Thereafter, the union requested LUDO to include in its members period of service the time during which they rendered arrastre services to LUDO through the CLAS so that they could get higher benefits. LUDO failed to act on the request. Thus, the matter was submitted for voluntary arbitration.
The parties accordingly executed a submission agreement raising the sole issue of the date of regularization of the workers for resolution by the Voluntary Arbitrator.

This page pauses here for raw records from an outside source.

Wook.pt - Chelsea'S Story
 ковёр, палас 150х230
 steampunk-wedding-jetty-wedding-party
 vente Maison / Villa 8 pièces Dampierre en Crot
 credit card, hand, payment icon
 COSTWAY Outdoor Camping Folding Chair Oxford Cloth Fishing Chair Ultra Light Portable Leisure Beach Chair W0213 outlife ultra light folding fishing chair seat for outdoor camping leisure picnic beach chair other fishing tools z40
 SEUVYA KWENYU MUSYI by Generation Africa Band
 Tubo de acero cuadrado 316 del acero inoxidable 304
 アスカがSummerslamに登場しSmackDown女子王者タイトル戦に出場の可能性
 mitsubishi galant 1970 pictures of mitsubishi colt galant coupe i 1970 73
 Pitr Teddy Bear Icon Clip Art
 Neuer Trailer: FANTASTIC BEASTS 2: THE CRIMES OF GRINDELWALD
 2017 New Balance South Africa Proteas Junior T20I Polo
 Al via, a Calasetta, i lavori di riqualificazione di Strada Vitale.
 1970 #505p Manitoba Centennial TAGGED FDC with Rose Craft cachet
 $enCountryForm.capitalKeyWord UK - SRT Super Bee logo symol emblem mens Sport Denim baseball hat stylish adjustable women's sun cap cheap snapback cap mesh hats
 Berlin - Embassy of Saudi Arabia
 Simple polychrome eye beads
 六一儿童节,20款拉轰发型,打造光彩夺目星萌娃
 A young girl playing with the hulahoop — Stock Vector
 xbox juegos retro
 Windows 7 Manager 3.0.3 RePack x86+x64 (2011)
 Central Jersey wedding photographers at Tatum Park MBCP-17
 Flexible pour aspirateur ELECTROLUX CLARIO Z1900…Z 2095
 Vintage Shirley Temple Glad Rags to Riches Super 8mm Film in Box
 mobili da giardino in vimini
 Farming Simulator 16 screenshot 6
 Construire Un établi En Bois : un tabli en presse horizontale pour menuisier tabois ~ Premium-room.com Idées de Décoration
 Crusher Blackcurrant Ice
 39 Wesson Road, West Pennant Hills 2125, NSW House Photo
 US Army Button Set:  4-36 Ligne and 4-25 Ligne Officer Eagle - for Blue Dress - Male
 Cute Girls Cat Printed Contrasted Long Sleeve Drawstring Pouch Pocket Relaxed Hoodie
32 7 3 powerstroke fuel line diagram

In its decision dated April 18, 1997, the Voluntary Arbitrator ruled that: (1) the respondent employees were engaged in activities necessary and desirable to the business of petitioner, and (2) CLAS is a labor-only contractor of petitioner. It disposed of the case thus:
WHEREFORE, in view of the foregoing, this Voluntary Arbitrator finds the claims of the complainants meritorious and so hold that:
a. the 214 complainants, as listed in the Annex A, shall be considered regular employees of the respondents six (6) months from the first day of service at CLAS;
b. the said complainants, being entitled to the CBA benefits during the regular employment, are awarded a) sick leave, b) vacation leave & c) annual wage and salary increases during such period in the amount of FIVE MILLION SEVEN HUNDRED SEVEN THOUSAND TWO HUNDRED SIXTY ONE PESOS AND SIXTY ONE CENTAVOS (P5,707,261.61) as computed in Annex A;
c. the respondents shall pay attorneys fees of ten (10) percent of the total award;
d. an interest of twelve (12) percent per annum or one (1) percent per month shall be imposed to the award from the date of promulgation until fully paid if only to speed up the payment of these long over due CBA benefits deprived of the complaining workers.
Accordingly, all separation and/or retirement benefits shall be construed from the date of regularization aforementioned subject only to the appropriate government laws and other social legislation.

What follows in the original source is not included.